**Task statement**
Every single entry should be printed exactly.

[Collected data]
- - - -

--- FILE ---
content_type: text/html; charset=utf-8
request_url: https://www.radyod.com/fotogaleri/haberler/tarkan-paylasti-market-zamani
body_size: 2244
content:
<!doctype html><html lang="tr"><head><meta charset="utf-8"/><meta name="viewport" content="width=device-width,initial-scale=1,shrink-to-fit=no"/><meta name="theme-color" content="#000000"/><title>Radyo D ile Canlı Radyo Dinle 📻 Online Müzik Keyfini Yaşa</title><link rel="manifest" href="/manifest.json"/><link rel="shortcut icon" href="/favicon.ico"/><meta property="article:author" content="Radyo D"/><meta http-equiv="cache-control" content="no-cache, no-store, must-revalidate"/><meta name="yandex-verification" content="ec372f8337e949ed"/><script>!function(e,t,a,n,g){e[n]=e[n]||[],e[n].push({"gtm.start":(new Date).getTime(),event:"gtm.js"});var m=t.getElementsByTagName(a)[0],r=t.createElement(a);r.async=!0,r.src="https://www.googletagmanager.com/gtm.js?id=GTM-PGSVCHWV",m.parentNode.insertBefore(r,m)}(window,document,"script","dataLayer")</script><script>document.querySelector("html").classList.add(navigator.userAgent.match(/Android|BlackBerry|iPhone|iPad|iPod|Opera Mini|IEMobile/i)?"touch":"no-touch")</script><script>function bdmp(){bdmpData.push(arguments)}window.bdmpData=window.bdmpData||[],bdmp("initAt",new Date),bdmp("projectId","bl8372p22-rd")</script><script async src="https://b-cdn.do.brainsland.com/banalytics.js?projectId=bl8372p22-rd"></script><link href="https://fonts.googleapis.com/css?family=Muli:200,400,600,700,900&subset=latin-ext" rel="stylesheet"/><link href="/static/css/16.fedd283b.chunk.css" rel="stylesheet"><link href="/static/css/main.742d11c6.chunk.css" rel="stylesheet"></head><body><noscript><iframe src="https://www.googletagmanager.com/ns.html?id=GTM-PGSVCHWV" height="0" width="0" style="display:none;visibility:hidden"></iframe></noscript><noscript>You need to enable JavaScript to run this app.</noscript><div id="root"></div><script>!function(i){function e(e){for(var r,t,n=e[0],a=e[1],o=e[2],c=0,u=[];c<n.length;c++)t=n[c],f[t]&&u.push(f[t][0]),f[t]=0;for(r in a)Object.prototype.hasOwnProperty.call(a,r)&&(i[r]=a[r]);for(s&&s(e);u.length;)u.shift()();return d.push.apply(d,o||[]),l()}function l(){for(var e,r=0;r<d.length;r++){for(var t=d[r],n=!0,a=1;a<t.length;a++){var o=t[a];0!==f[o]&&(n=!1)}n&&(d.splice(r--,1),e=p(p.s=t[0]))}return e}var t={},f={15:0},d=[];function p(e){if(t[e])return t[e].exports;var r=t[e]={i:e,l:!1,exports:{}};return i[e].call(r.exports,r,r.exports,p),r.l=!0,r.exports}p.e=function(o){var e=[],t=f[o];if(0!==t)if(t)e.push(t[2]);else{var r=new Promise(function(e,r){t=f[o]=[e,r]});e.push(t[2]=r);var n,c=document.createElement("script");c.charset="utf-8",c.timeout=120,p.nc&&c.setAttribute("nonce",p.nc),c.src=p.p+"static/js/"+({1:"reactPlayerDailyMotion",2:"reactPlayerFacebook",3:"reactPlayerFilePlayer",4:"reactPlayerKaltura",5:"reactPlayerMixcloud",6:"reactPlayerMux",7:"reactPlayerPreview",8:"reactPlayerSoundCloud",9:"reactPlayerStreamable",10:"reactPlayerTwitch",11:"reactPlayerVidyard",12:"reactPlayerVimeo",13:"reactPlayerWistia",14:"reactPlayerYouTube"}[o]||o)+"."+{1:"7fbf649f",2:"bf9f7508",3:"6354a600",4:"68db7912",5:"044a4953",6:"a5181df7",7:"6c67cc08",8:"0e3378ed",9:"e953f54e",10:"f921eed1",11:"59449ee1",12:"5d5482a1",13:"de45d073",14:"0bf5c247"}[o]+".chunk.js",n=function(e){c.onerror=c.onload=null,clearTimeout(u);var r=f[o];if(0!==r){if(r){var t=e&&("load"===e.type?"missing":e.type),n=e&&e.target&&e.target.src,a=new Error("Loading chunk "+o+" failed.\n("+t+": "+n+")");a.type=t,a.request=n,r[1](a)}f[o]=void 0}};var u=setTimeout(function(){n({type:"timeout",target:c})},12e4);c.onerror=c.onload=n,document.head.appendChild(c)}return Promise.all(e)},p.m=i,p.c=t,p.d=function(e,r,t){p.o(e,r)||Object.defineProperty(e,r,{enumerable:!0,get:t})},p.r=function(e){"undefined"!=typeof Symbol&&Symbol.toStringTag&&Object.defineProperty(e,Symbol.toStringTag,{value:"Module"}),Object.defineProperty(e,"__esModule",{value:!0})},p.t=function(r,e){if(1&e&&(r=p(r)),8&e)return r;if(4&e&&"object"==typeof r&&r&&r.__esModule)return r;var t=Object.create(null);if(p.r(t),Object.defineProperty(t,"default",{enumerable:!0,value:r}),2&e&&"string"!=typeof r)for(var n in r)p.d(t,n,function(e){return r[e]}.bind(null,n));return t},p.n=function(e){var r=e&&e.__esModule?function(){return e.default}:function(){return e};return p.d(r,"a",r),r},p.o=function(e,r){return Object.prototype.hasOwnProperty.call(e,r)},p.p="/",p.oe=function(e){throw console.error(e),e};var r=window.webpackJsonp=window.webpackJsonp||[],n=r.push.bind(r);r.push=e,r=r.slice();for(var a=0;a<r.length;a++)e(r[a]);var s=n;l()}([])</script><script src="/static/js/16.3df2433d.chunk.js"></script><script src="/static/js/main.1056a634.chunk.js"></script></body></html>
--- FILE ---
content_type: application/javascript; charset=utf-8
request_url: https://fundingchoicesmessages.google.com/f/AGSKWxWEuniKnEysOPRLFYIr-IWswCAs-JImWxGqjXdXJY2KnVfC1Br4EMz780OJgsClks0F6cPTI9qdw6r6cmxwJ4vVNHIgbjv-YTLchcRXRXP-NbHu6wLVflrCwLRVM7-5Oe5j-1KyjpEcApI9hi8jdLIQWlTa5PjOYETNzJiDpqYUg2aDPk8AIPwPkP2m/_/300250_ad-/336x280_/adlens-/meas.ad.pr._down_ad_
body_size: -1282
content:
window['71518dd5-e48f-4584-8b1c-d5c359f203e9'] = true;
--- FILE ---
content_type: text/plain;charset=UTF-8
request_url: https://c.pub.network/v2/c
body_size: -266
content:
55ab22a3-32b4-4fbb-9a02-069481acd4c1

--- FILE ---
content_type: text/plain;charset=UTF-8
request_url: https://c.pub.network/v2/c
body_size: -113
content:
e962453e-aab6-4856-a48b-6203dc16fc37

- - - -

**Answer to this exercise**
--- FILE ---
content_type: text/html; charset=utf-8
request_url: https://www.radyod.com/fotogaleri/haberler/tarkan-paylasti-market-zamani
body_size: 2244
content:
<!doctype html><html lang="tr"><head><meta charset="utf-8"/><meta name="viewport" content="width=device-width,initial-scale=1,shrink-to-fit=no"/><meta name="theme-color" content="#000000"/><title>Radyo D ile Canlı Radyo Dinle 📻 Online Müzik Keyfini Yaşa</title><link rel="manifest" href="/manifest.json"/><link rel="shortcut icon" href="/favicon.ico"/><meta property="article:author" content="Radyo D"/><meta http-equiv="cache-control" content="no-cache, no-store, must-revalidate"/><meta name="yandex-verification" content="ec372f8337e949ed"/><script>!function(e,t,a,n,g){e[n]=e[n]||[],e[n].push({"gtm.start":(new Date).getTime(),event:"gtm.js"});var m=t.getElementsByTagName(a)[0],r=t.createElement(a);r.async=!0,r.src="https://www.googletagmanager.com/gtm.js?id=GTM-PGSVCHWV",m.parentNode.insertBefore(r,m)}(window,document,"script","dataLayer")</script><script>document.querySelector("html").classList.add(navigator.userAgent.match(/Android|BlackBerry|iPhone|iPad|iPod|Opera Mini|IEMobile/i)?"touch":"no-touch")</script><script>function bdmp(){bdmpData.push(arguments)}window.bdmpData=window.bdmpData||[],bdmp("initAt",new Date),bdmp("projectId","bl8372p22-rd")</script><script async src="https://b-cdn.do.brainsland.com/banalytics.js?projectId=bl8372p22-rd"></script><link href="https://fonts.googleapis.com/css?family=Muli:200,400,600,700,900&subset=latin-ext" rel="stylesheet"/><link href="/static/css/16.fedd283b.chunk.css" rel="stylesheet"><link href="/static/css/main.742d11c6.chunk.css" rel="stylesheet"></head><body><noscript><iframe src="https://www.googletagmanager.com/ns.html?id=GTM-PGSVCHWV" height="0" width="0" style="display:none;visibility:hidden"></iframe></noscript><noscript>You need to enable JavaScript to run this app.</noscript><div id="root"></div><script>!function(i){function e(e){for(var r,t,n=e[0],a=e[1],o=e[2],c=0,u=[];c<n.length;c++)t=n[c],f[t]&&u.push(f[t][0]),f[t]=0;for(r in a)Object.prototype.hasOwnProperty.call(a,r)&&(i[r]=a[r]);for(s&&s(e);u.length;)u.shift()();return d.push.apply(d,o||[]),l()}function l(){for(var e,r=0;r<d.length;r++){for(var t=d[r],n=!0,a=1;a<t.length;a++){var o=t[a];0!==f[o]&&(n=!1)}n&&(d.splice(r--,1),e=p(p.s=t[0]))}return e}var t={},f={15:0},d=[];function p(e){if(t[e])return t[e].exports;var r=t[e]={i:e,l:!1,exports:{}};return i[e].call(r.exports,r,r.exports,p),r.l=!0,r.exports}p.e=function(o){var e=[],t=f[o];if(0!==t)if(t)e.push(t[2]);else{var r=new Promise(function(e,r){t=f[o]=[e,r]});e.push(t[2]=r);var n,c=document.createElement("script");c.charset="utf-8",c.timeout=120,p.nc&&c.setAttribute("nonce",p.nc),c.src=p.p+"static/js/"+({1:"reactPlayerDailyMotion",2:"reactPlayerFacebook",3:"reactPlayerFilePlayer",4:"reactPlayerKaltura",5:"reactPlayerMixcloud",6:"reactPlayerMux",7:"reactPlayerPreview",8:"reactPlayerSoundCloud",9:"reactPlayerStreamable",10:"reactPlayerTwitch",11:"reactPlayerVidyard",12:"reactPlayerVimeo",13:"reactPlayerWistia",14:"reactPlayerYouTube"}[o]||o)+"."+{1:"7fbf649f",2:"bf9f7508",3:"6354a600",4:"68db7912",5:"044a4953",6:"a5181df7",7:"6c67cc08",8:"0e3378ed",9:"e953f54e",10:"f921eed1",11:"59449ee1",12:"5d5482a1",13:"de45d073",14:"0bf5c247"}[o]+".chunk.js",n=function(e){c.onerror=c.onload=null,clearTimeout(u);var r=f[o];if(0!==r){if(r){var t=e&&("load"===e.type?"missing":e.type),n=e&&e.target&&e.target.src,a=new Error("Loading chunk "+o+" failed.\n("+t+": "+n+")");a.type=t,a.request=n,r[1](a)}f[o]=void 0}};var u=setTimeout(function(){n({type:"timeout",target:c})},12e4);c.onerror=c.onload=n,document.head.appendChild(c)}return Promise.all(e)},p.m=i,p.c=t,p.d=function(e,r,t){p.o(e,r)||Object.defineProperty(e,r,{enumerable:!0,get:t})},p.r=function(e){"undefined"!=typeof Symbol&&Symbol.toStringTag&&Object.defineProperty(e,Symbol.toStringTag,{value:"Module"}),Object.defineProperty(e,"__esModule",{value:!0})},p.t=function(r,e){if(1&e&&(r=p(r)),8&e)return r;if(4&e&&"object"==typeof r&&r&&r.__esModule)return r;var t=Object.create(null);if(p.r(t),Object.defineProperty(t,"default",{enumerable:!0,value:r}),2&e&&"string"!=typeof r)for(var n in r)p.d(t,n,function(e){return r[e]}.bind(null,n));return t},p.n=function(e){var r=e&&e.__esModule?function(){return e.default}:function(){return e};return p.d(r,"a",r),r},p.o=function(e,r){return Object.prototype.hasOwnProperty.call(e,r)},p.p="/",p.oe=function(e){throw console.error(e),e};var r=window.webpackJsonp=window.webpackJsonp||[],n=r.push.bind(r);r.push=e,r=r.slice();for(var a=0;a<r.length;a++)e(r[a]);var s=n;l()}([])</script><script src="/static/js/16.3df2433d.chunk.js"></script><script src="/static/js/main.1056a634.chunk.js"></script></body></html>
--- FILE ---
content_type: application/javascript; charset=utf-8
request_url: https://fundingchoicesmessages.google.com/f/AGSKWxWEuniKnEysOPRLFYIr-IWswCAs-JImWxGqjXdXJY2KnVfC1Br4EMz780OJgsClks0F6cPTI9qdw6r6cmxwJ4vVNHIgbjv-YTLchcRXRXP-NbHu6wLVflrCwLRVM7-5Oe5j-1KyjpEcApI9hi8jdLIQWlTa5PjOYETNzJiDpqYUg2aDPk8AIPwPkP2m/_/300250_ad-/336x280_/adlens-/meas.ad.pr._down_ad_
body_size: -1282
content:
window['71518dd5-e48f-4584-8b1c-d5c359f203e9'] = true;
--- FILE ---
content_type: text/plain;charset=UTF-8
request_url: https://c.pub.network/v2/c
body_size: -266
content:
55ab22a3-32b4-4fbb-9a02-069481acd4c1

--- FILE ---
content_type: text/plain;charset=UTF-8
request_url: https://c.pub.network/v2/c
body_size: -113
content:
e962453e-aab6-4856-a48b-6203dc16fc37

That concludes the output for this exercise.